GOAL A: Transcribe everything in the records from their first line down to the line containing "[213,0,254,144]", including both ends, and leave the pictures out.

PASSAGE:
3. Installing Gitlab

Once the VM is created and the script returns, we can then start configuring the VM. The first thing you will likely want to do is provide a hostname to your virtual machine. For now, we will just use the free Azure subdomain system, but you can also configure your own domain name (this is outside of the scope of this guide, however).

Log in to the Azure portal with your username/password that is associated with the subscription ID used to create the VM earlier. You should be able to see it on the dashboard by clicking “All Resources” on the sidebar, and then look for the virtual machine resource called “clads-vcs”. If you click on it, a new blade should open. On the top, in the second column should be a heading called “DNS name” with a “Configure” link below. Click that link, and set a DNS name for your instance, which will look something like “xxxxxxx.azureregionhere.cloudapp.azure.com”.

Let’s configure the hostname. Copy the example file:

cp environment.sh.example environment.sh

Now, edit environment.sh to have the correct hostname.

Next, let’s copy over our scripts to the VCS VM:

docker-machine scp environment.sh clads-vcs:~
docker-machine scp start-gitlab.sh clads-vcs:~
docker-machine scp reconfigure-gitlab.sh clads-vcs:~

Now we are going to install Gitlab into a docker container on that machine. Get a shell with:

docker-machine ssh clads-vcs

Now you have a shell on the remote VCS server. Let’s start a Gitlab instance now:

# start the Gitlab container (run these commands *on the remote server*)

AVAILABLE RECORDS:
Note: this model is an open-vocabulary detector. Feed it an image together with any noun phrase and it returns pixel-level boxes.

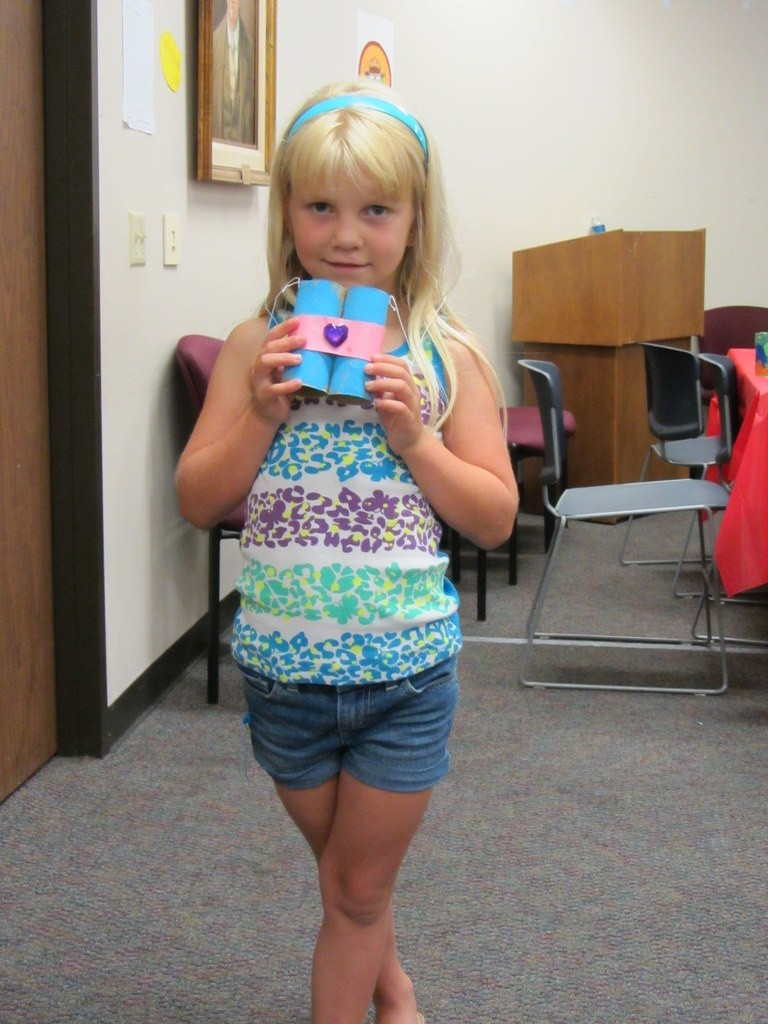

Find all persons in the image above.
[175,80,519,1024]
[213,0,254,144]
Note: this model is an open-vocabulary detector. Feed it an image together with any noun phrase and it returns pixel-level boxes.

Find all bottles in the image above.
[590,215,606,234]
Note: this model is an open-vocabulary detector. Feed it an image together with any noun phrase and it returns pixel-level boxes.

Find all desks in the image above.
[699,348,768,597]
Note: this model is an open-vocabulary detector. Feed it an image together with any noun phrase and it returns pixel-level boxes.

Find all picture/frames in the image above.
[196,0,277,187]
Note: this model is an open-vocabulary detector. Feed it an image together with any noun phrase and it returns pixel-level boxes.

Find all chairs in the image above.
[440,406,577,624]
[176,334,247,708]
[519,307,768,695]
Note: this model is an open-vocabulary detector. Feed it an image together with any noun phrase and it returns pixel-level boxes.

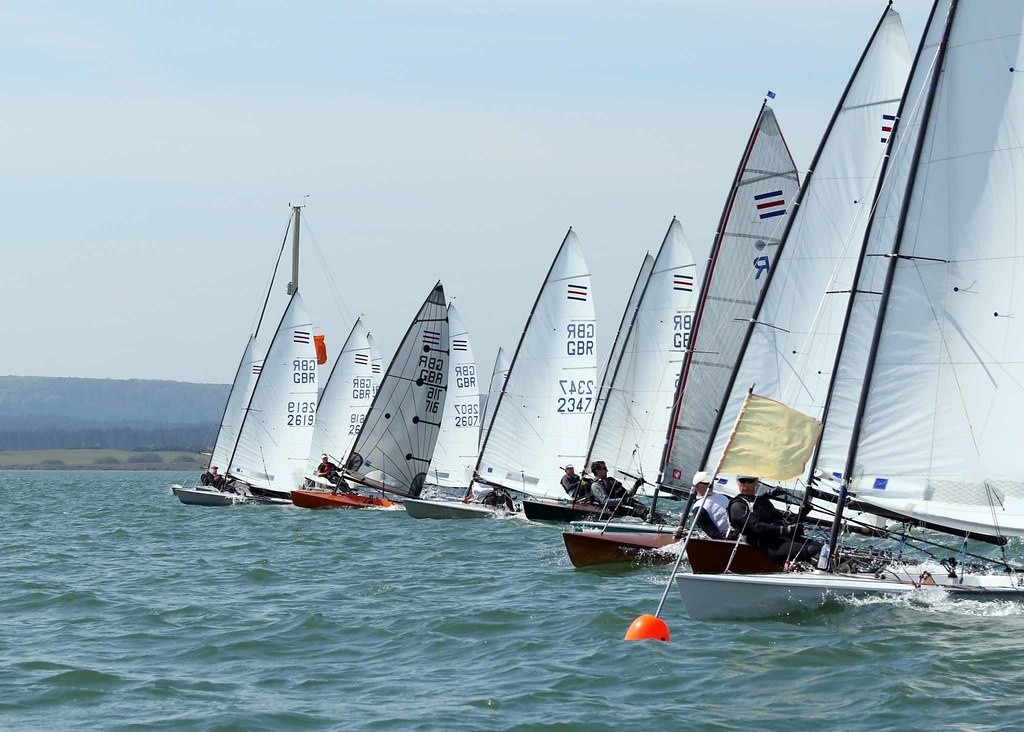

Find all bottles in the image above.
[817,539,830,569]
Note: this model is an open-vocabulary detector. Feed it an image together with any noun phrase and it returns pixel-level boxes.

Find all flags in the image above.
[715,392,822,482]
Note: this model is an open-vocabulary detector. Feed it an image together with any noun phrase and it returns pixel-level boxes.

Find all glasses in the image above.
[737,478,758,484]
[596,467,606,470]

GOAL B: Reproduce word for word everything in the Gitlab installation passage from "3. Installing Gitlab" down to "this guide, however).".

WRITTEN REPLY A:
Note: this model is an open-vocabulary detector. Feed it an image together with any noun phrase and it returns pixel-level boxes.


Find all persons in the image above.
[175,80,519,1024]
[213,0,254,144]

WRITTEN REPLY B:
3. Installing Gitlab

Once the VM is created and the script returns, we can then start configuring the VM. The first thing you will likely want to do is provide a hostname to your virtual machine. For now, we will just use the free Azure subdomain system, but you can also configure your own domain name (this is outside of the scope of this guide, however).